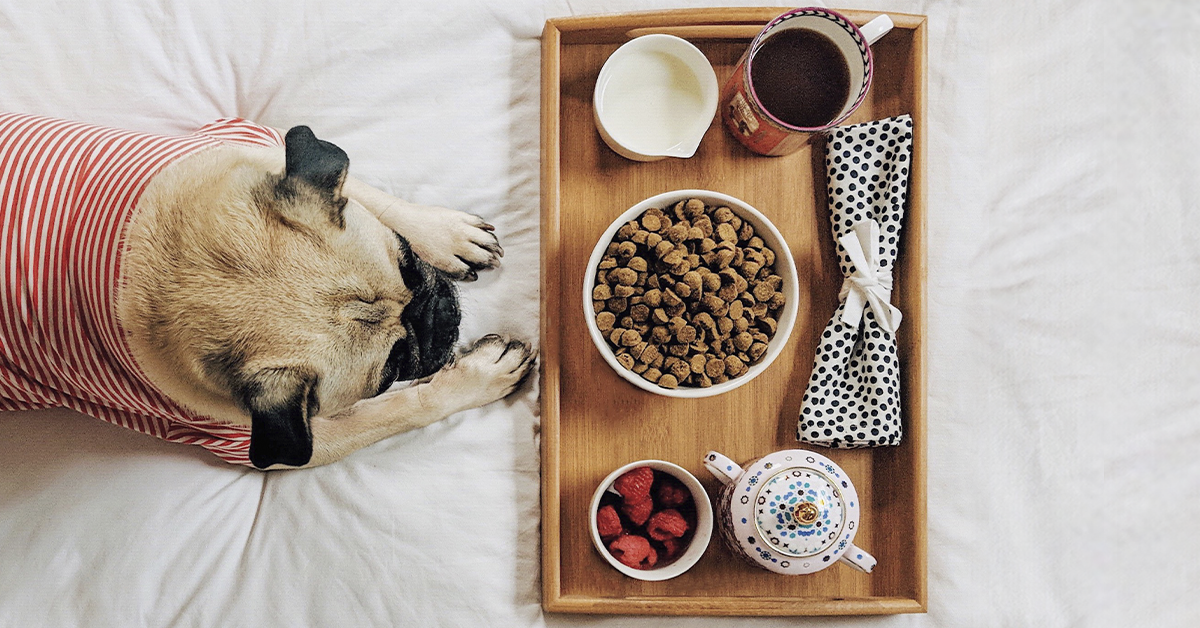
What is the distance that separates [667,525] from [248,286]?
58cm

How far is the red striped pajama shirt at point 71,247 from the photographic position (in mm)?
824

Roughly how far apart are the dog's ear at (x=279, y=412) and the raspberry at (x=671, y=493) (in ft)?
1.46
* * * * * * *
* **EXERCISE OBJECTIVE**: Please render the rows above as a numbered list, leaving out blank lines and the pictures.

* **SOLUTION TO THE EXERCISE**:
1. What is the distance that separates [667,525] from [248,286]?
2. 58cm
3. How far is the red striped pajama shirt at point 71,247 from the photographic position (in mm)?
4. 824
5. Roughly how far apart are the dog's ear at (x=279, y=412) and the raspberry at (x=671, y=493) (in ft)?
6. 1.46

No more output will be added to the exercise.